Разбор дел подходил к концу: ничего серьезного не было. В открытую дверь, кружась, влетали москиты.
Лейтенант услышал, как часовой во дворе взял на караул: значит, идет начальник полиции. Начальник быстро вошел в комнату — коренастый, толстощекий, в белом фланелевом костюме и широкополой шляпе, с патронташем и большим пистолетом, похлопывающим его по боку. Он прижимал платок ко рту; вид у него был удрученный.
— Опять зубы разболелись, — сказал он. — Ой, зубы.
— Происшествий нет, — презрительно доложил лейтенант.
— Губернатор опять меня сегодня разнес, — пожаловался начальник.
— Спиртное?
— Нет, священник.
— Последнего расстреляли несколько недель назад.
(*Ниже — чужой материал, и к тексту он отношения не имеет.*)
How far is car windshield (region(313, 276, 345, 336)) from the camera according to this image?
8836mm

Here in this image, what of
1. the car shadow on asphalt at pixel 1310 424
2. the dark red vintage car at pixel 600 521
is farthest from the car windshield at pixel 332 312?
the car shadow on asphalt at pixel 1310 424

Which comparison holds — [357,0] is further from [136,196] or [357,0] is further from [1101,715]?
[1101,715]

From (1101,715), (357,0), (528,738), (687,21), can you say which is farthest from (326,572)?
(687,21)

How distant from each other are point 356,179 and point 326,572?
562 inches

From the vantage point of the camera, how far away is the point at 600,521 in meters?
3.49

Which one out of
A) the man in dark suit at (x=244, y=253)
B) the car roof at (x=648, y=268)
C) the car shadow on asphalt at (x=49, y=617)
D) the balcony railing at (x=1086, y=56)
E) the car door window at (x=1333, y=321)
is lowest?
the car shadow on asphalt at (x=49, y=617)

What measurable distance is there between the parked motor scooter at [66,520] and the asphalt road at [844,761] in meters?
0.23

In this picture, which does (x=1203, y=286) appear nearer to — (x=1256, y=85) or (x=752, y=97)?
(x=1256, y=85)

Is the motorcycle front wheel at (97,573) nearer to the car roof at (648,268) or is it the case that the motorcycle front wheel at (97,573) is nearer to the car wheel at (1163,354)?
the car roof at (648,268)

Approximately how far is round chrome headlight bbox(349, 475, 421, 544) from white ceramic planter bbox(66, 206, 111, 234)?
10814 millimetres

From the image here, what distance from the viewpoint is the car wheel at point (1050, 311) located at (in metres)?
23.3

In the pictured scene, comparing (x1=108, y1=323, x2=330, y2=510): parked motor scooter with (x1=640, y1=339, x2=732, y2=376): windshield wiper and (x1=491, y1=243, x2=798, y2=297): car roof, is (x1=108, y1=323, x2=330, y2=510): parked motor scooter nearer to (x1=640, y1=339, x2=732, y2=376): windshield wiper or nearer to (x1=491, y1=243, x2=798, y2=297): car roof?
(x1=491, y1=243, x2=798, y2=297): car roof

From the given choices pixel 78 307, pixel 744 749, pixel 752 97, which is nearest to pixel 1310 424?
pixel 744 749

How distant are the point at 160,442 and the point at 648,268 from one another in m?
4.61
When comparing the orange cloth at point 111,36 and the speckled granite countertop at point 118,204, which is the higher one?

— Он говорит, не последнего.
— Хуже всего то, — сказал лейтенант, — что у нас нет фотографий. — Он скользнул взглядом по стене к снимку Джеймса Калвера, разыскиваемого Соединенными Штатами по обвинению в ограблении банка и убийстве. Топорное, асимметричное лицо, снятое анфас и в профиль; словесный портрет разослан во все полицейские участки Центральной Америки. Низкий лоб и взгляд фанатика, устремленный в одну точку. Лейтенант с огорчением посмотрел на него: маловероятно, чтобы этот человек пробрался на юг страны; его поймают в каком-нибудь пограничном притоне — в Хуаресе, Пьедрас-Неграсе или в Ногалесе.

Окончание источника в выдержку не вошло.